Dr Una Coales: The real purpose of the Health Bill and why £1645 does not go far to pay the Health Bill

 

Dr Una Coales: The real purpose of the Health and Social Care Bill, and why £1645 does not go far to pay the health bill.

Secretary of Conservative Health

The real purpose of the Health Bill

The real purpose of the Health Bill is to keep a terminal NHS alive as long as possible so that when it fails, it will die on another government's watch but not this one, which is why the Coalition government are doing their best to keep it going with suggestions of autonomy and income generating ability to inject into NHS hospitals from the private sector. The NHS is financially unsustainable, which is why some NHS trusts are replacing doctors with nurse consultants, surgeons with nurses doing foot operations, ER doctor consultants with nurse consultants, training nurses to be nurse prescribers, to perform scans instead of doctors, to see patients in breast clinic instead of surgeons, hiring cheaper doctors from the EU to cover shifts in hospital and out of hours services in general practice, closing vital NHS wards and services to keep a hospital open, primary care trusts are refusing some hospital referrals and operations, and so on and so forth, etc.

 

 

When Labour conspiracy theories talk of deals with management consultants, they are spinning what was simply a consultation with a leading international management consultancy firm McKinsey asking for advice on how to keep the NHS alive. Why shouldn't a government seek advice from one of the top world experts on management? Doctors consult world experts on cancer treatments? Top companies like McKinsey and Boston Consultancy Group help companies survive and the latter hire the top 1% graduates of Harvard Business School. McKinsey got paid their consultancy fee for their input and that is that.

The NHS is a religion in this country. There is fervor and heated demonstrations whenever anyone mentions changes within their religion. Yet from an economical point of view, there is no chance of survival for a 100% state-owned monopoly in a severe national and global recession. When people bring up the privatisation of railways, they forget to compare the current state to how bad it was before when it was 100% state-owned. They forget they do price comparison shopping with airline prices and now with so many airlines to choose from, prices for transatlantic tickets have dropped significantly over the past 30 years.

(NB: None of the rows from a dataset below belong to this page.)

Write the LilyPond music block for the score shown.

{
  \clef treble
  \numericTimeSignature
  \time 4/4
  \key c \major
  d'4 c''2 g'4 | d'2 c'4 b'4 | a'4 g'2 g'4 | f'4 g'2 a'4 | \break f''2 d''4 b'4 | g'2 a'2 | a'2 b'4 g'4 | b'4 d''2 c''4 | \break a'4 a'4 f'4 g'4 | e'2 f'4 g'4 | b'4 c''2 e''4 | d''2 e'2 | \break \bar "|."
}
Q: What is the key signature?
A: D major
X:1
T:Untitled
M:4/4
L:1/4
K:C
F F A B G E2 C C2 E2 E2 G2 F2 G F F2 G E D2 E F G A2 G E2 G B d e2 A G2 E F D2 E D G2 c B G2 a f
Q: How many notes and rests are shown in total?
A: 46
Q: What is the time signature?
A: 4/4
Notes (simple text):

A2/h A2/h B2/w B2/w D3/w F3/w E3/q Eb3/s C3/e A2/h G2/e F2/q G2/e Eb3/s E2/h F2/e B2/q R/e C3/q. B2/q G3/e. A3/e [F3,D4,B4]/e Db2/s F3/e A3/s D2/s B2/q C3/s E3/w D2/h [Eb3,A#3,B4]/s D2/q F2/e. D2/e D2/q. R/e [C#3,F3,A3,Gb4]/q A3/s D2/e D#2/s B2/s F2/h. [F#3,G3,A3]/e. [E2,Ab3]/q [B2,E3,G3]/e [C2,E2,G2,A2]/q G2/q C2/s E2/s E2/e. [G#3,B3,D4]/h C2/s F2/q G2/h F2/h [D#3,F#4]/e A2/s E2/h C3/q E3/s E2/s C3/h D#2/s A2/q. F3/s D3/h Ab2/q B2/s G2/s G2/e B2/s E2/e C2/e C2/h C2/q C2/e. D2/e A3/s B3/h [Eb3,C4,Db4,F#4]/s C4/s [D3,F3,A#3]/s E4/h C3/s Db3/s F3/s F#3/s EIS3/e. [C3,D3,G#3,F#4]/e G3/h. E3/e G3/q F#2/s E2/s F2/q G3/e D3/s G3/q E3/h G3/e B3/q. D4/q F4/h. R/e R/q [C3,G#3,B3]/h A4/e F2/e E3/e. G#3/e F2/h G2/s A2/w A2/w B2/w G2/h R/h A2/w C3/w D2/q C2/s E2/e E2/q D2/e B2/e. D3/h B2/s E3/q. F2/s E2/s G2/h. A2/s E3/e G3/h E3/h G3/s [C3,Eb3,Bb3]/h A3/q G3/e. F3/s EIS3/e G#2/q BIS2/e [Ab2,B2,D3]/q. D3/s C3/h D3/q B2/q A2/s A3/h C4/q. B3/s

Are we privatising the NHS? NO. Is the patient paying? No. We are injecting money as the Coalition government will not let the NHS die on its watch. It would be political suicide to do this. Private income is just one of many ways they are thinking outside of the box to keep the NHS alive longer.

£1645 allocated to each UK citizen in NHS expenditure (based on £102 billion paid for NHS expenditure 2010/11 for 62 million in the UK) does not go far when theNHS pot is further depleted by paying out for medical tourists, ie £30,000 a year for renal dialysis for an elderly EU citizen. Should we tighten rules on medical tourism perhaps?

The NHS pot is depleted even further by the rising costs of obesity (set to cost the NHS £6 billion), the rising costs of an ageing population, the rising costs of NICE drugs that can postpone life by a few months, the rising costs of new innovations, ie a bionic eye for severe retinitis pigmentosa, etc. We went from £11 billion NHS expenditure in 1948 to £102 billion NHS expenditure for 2010/2011 alone. Doesn't take a genius to say how long can we pay this Health Bill when the country is £1.4 trillion in debt and borrowing the interest payments from other countries? Are we forgeting that the Coalition government had to introduce unpopular university fees to help pay this country's bills to keep it from imploding. Are we forgeting that the Coalition government have had to insist on pension changes as there will be no money in the pension pot in 2 years time if they did not? Are we forgeting that the Coalition government inherited a HUGE debt from the spendthrift Labour government? Labour spent and spent for 10 years and encouraged a society of no responsibility. Labour appears to have made a mess of NHS Wales; they do not have a plan B for the NHS. It's time to grow up and face the accounts, the Bill. Without patient input and responsibility to keep healthy, £1645 a year does not go far to pay anyone's Health Bill in 2012.